Scorecards offer an easy way to track and evaluate maintenance effectiveness. Here's how to put them to work in any industrial environment. By Mike Cowley, Contributor Industrial maintenance is getting beyond the days when it was called to action only when equipment failed. Plant managers know that maintenance plays a key role not only in equipment uptime, but in production and overall plant efficiency.

Scorecards offer an easy way to track and evaluate maintenance effectiveness. Here's how to put them to work in any industrial environment.

By Mike Cowley, Contributor
Industrial maintenance is getting beyond the days when it was called to action only when equipment failed. Plant managers know that maintenance plays a key role not only in equipment uptime, but in production and overall plant efficiency. Nonetheless, it can be difficult to determine the real effectiveness of even top maintenance crews without a way to measure what they do, how well they do it, and how their actions further company goals.

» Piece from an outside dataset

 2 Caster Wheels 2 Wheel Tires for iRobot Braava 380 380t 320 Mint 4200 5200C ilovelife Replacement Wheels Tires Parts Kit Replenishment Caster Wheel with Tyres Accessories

A measurement technique many pros use is the maintenance scorecard. Maintenance scorecards either in electronic format or actual cards marked by hand are used for two main reasons: first, to measure performance against established goals; and second, to help justify obtaining additional resources to assist a maintenance team on its mission of continuous improvement. Both of these are critical to maintaining staff and capital expenditure levels. Over the years I have used maintenance scorecards to justify the following:

•Capital expenditures when production equipment maintenance costs were rising

•Additional overtime hours and pay for PM and PdM (predictive maintenance) work when manufacturing demands would not allow it on straight time

•Increased maintenance training when lack of knowledge was causing increased production downtime

•Additional contractor assistance when backlog man-hours were on an upward trend

•Hiring planner/schedulers to improve maintenance efficiency

•Increased stock of maintenance supply parts when machinery downtime waiting on parts became a concern

•Vibration and infrared programs were justified based on savings from equipment history of catastrophic failures

•Component or system reengineering were justified based on equipment history of repeat failures

Prerequisites

If maintenance scorecards are to assist in measuring maintenance performance and justify equipment expenses, they must be rooted in objective, detailed information. A key part of the information gathering process involves use of a properly installed and maintained CMMS (Computerized Maintenance Management System). The operation of the CMMS must be disciplined and driven by the passion that leads the overall maintenance improvement initiative. Basic information categories include:

Maintenance labor: All work assignments completed by the maintenance team must be captured by the CMMS. If the normal maintenance staff works a 40-hour week, the entire 40 hours must be captured by the CMMS. All work performed during that time period must be properly recorded and categorized to display the type of work completed in this time period. Special effort must be taken to minimize the number of standing work orders issued for maintenance activities. It is a common activity, for example, to issue standing work orders for assignments that appear to be routine, such as second- or third-shift maintenance coverage. But because management personnel are typically not present to analyze completed work or trouble calls, off-shift work can be misrepresented. In reality, off-shift work orders contribute a significant amount of overall maintenance history, and should not be minimized.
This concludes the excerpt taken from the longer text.